_Try it_
Starting at the first entry and ending at the entry containing "Porter Authentic Porter", switch "jacket" to "coat" and write those lines out again with all else unchanged. Leave the pictures out.

(Excerpts from a dataset)
+ + + + + + +
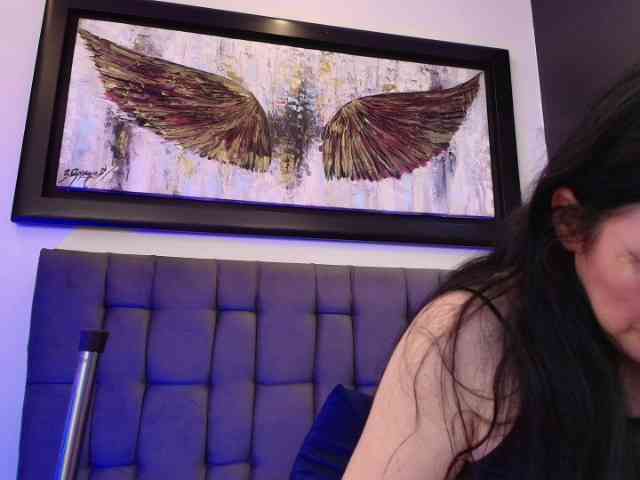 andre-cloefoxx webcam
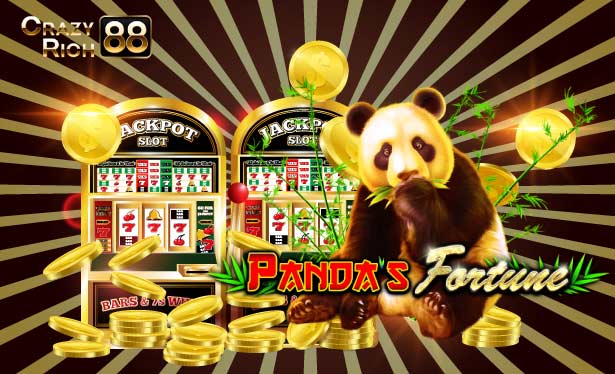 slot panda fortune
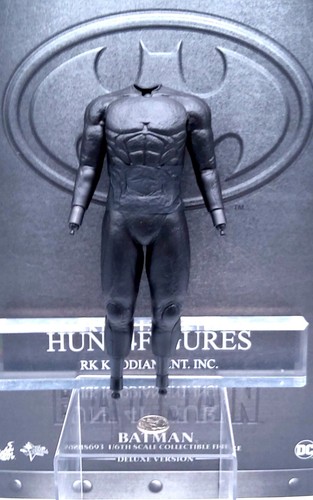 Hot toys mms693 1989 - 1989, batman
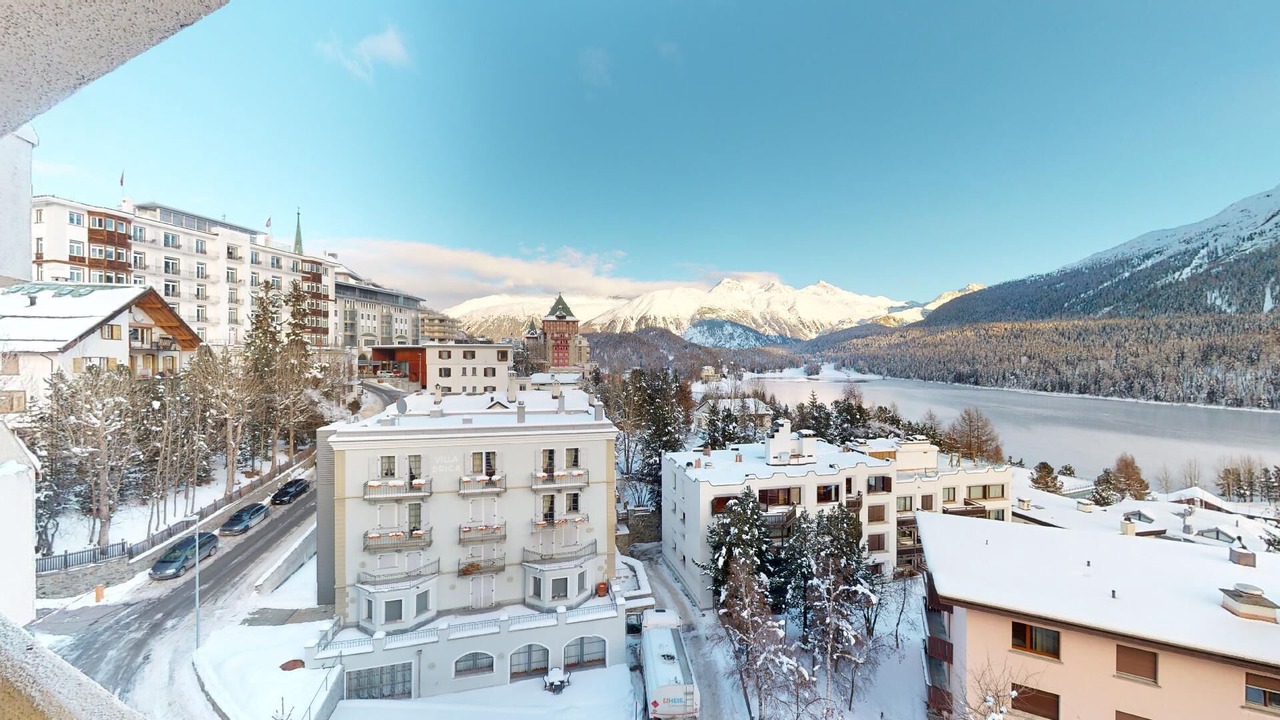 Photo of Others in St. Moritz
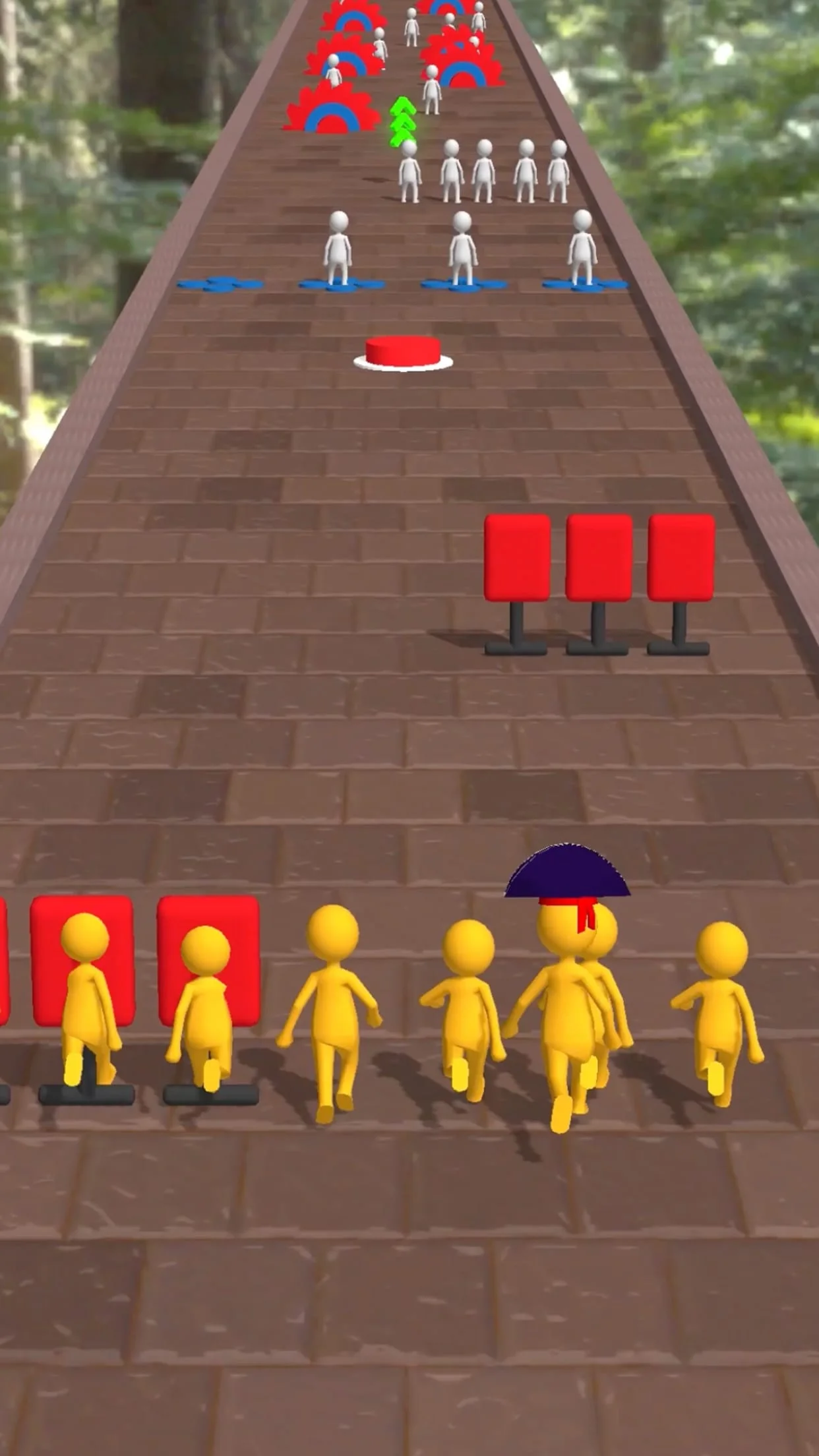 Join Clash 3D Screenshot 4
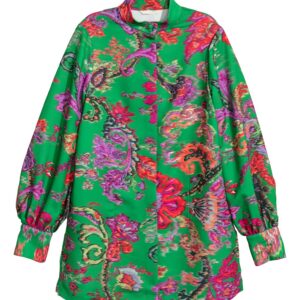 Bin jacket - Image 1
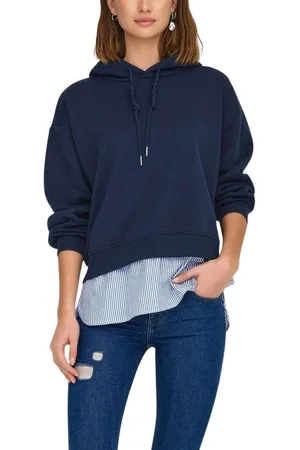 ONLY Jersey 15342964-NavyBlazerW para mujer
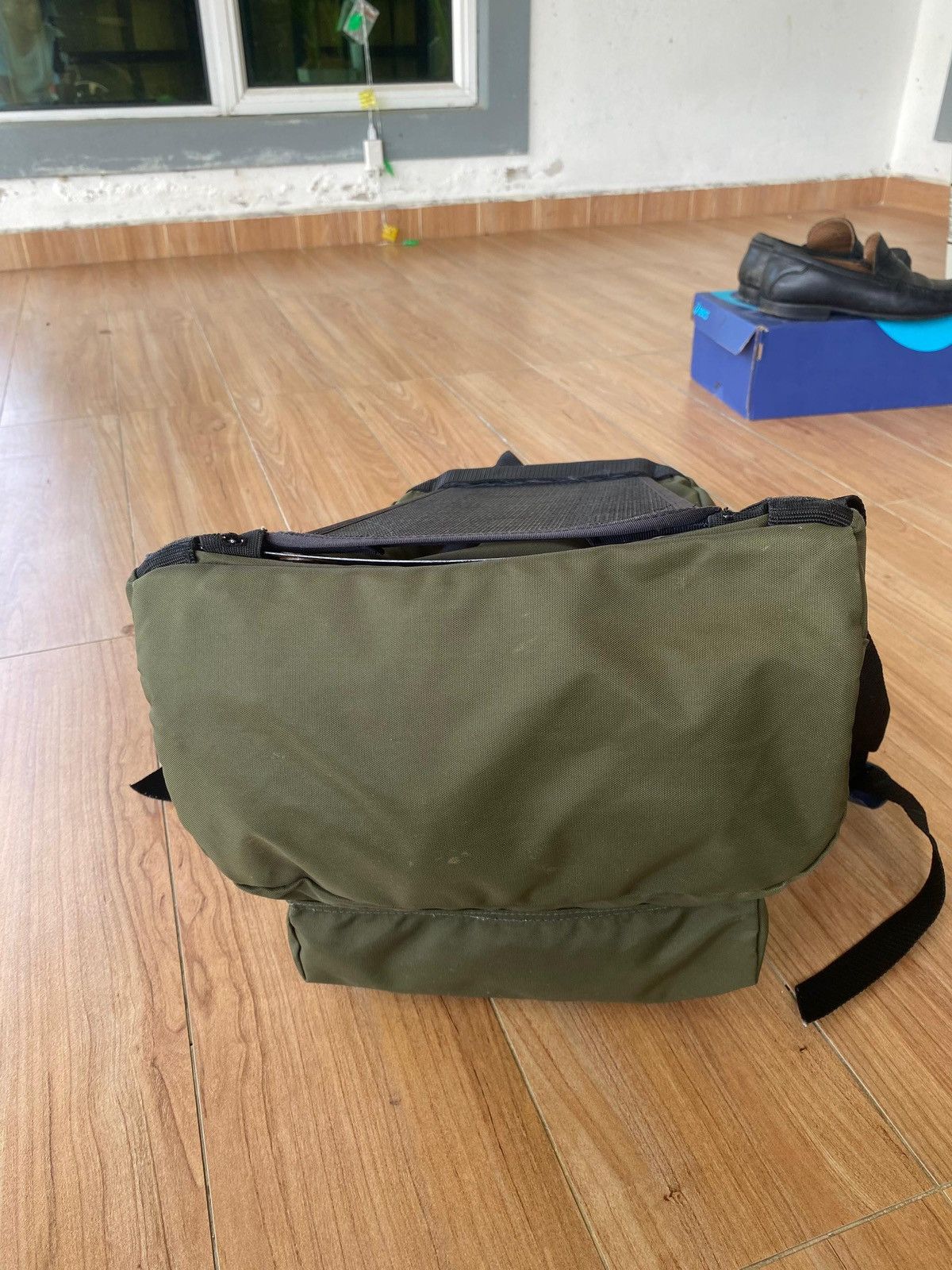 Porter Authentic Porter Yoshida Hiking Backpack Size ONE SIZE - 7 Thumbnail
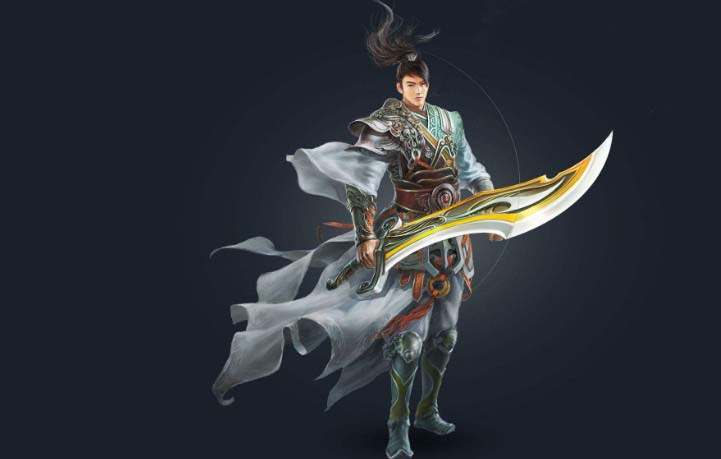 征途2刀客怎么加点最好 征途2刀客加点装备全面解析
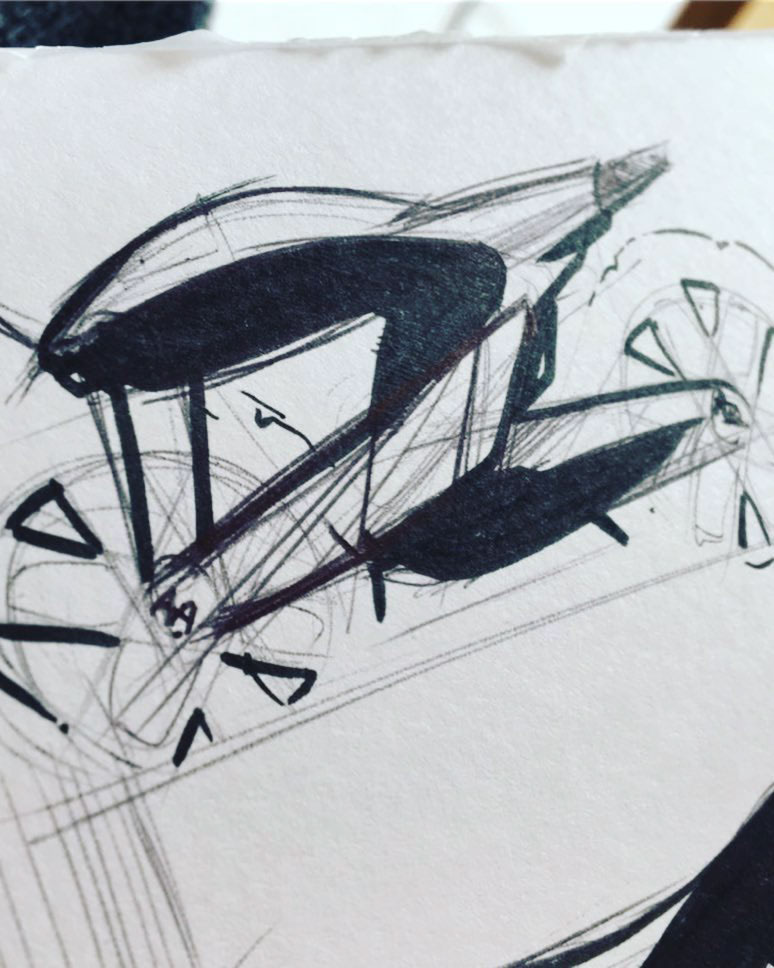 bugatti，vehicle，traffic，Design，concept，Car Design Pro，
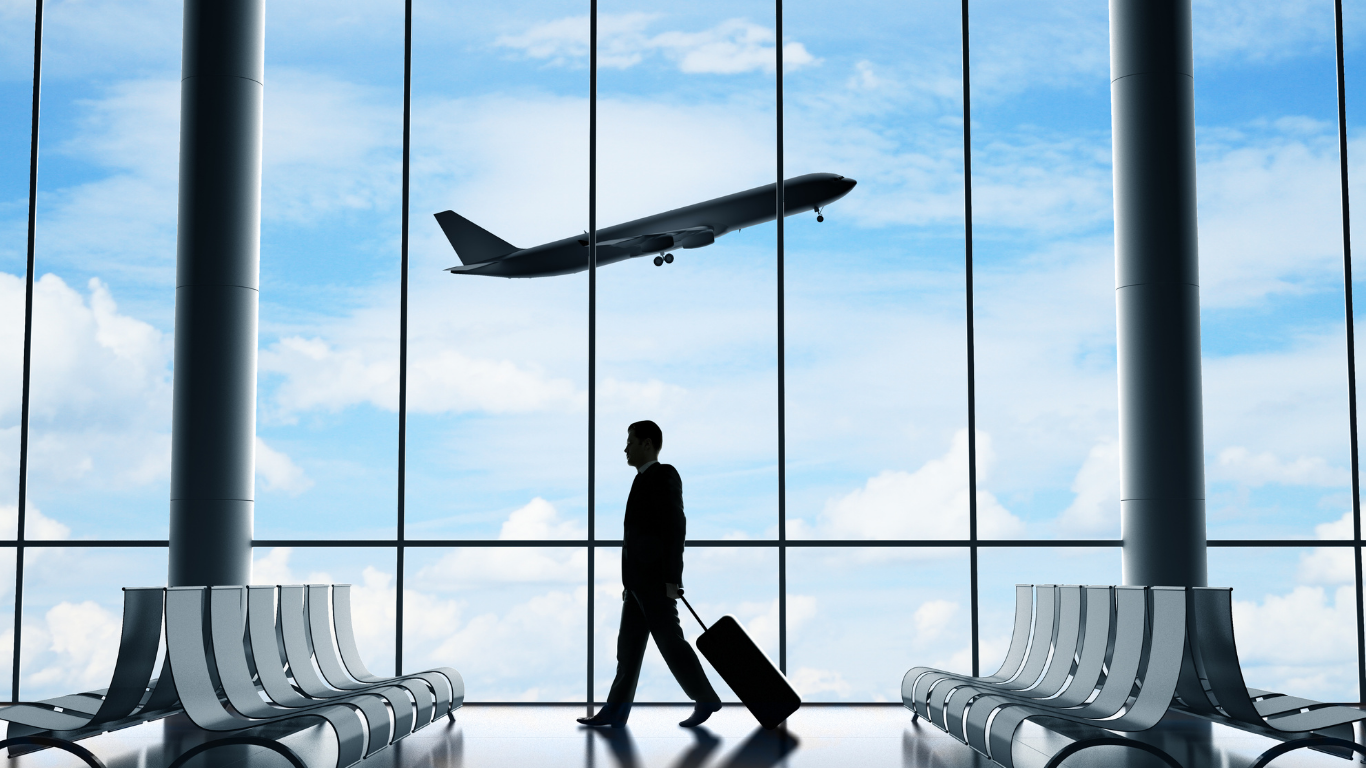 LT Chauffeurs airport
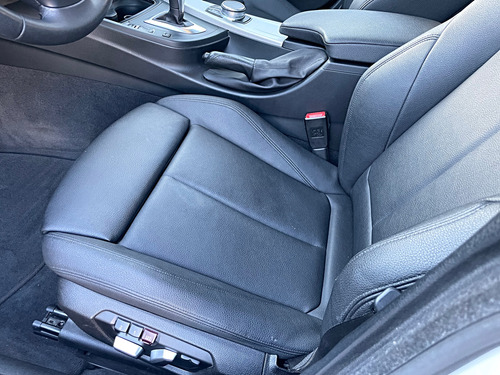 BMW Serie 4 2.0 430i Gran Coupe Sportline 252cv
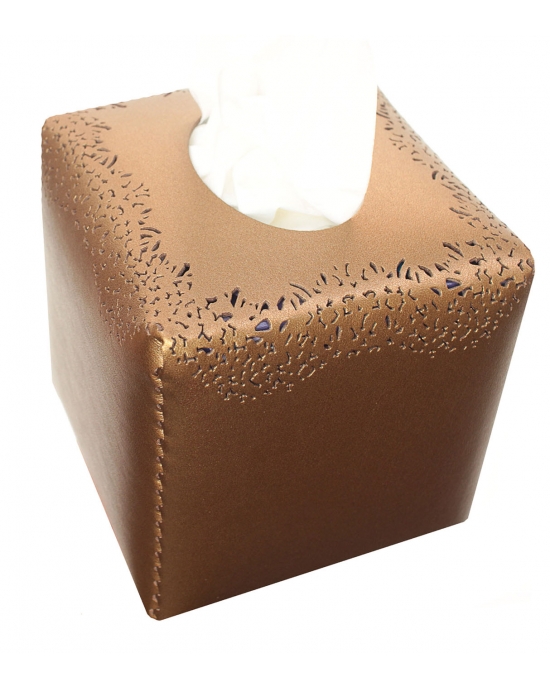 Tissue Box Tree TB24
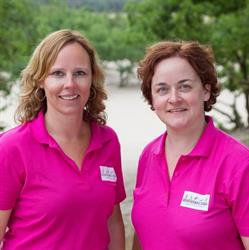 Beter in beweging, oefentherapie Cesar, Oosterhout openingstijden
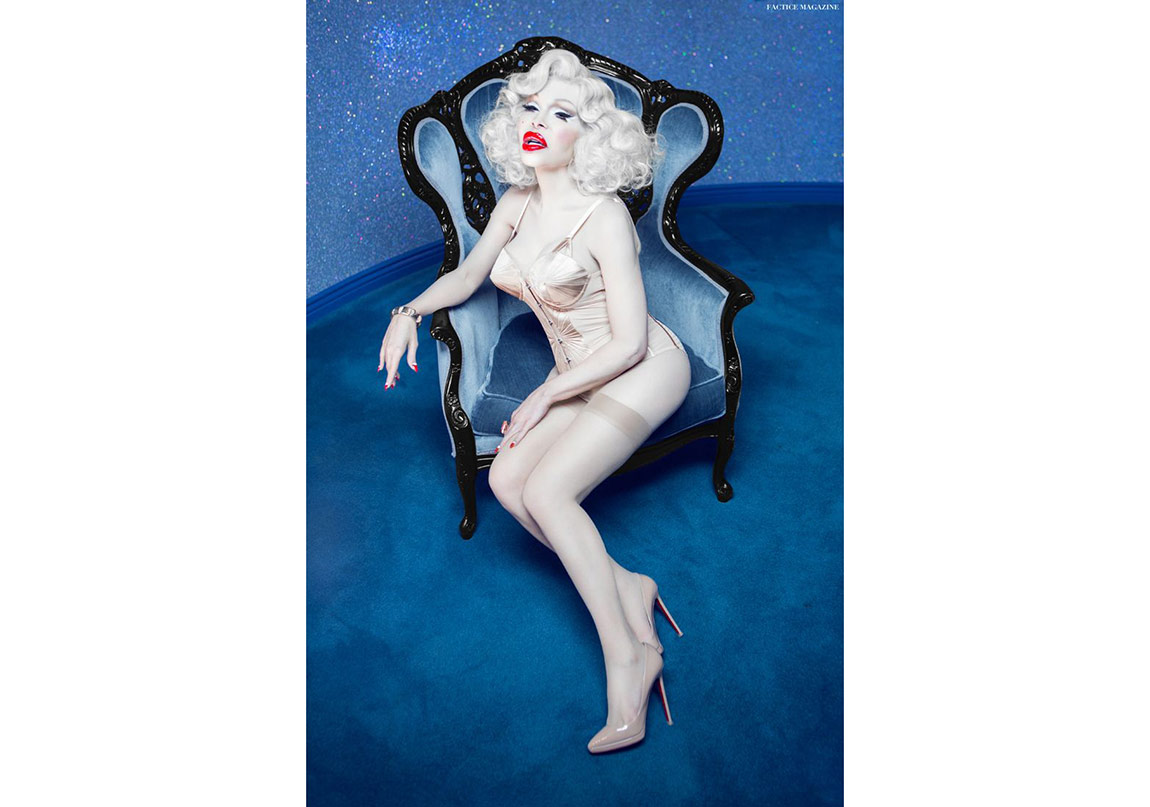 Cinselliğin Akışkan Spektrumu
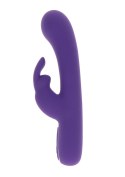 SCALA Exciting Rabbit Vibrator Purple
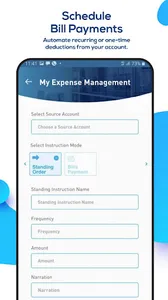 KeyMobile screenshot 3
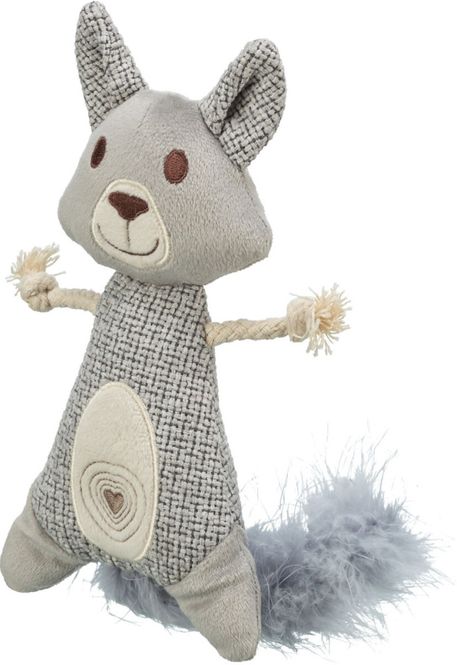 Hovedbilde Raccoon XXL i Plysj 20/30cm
+ + + + + + +
_Result for this task_
 andre-cloefoxx webcam
 slot panda fortune
 Hot toys mms693 1989 - 1989, batman
 Photo of Others in St. Moritz
 Join Clash 3D Screenshot 4
 Bin coat - Image 1
 ONLY Jersey 15342964-NavyBlazerW para mujer
 Porter Authentic Porter Yoshida Hiking Backpack Size ONE SIZE - 7 Thumbnail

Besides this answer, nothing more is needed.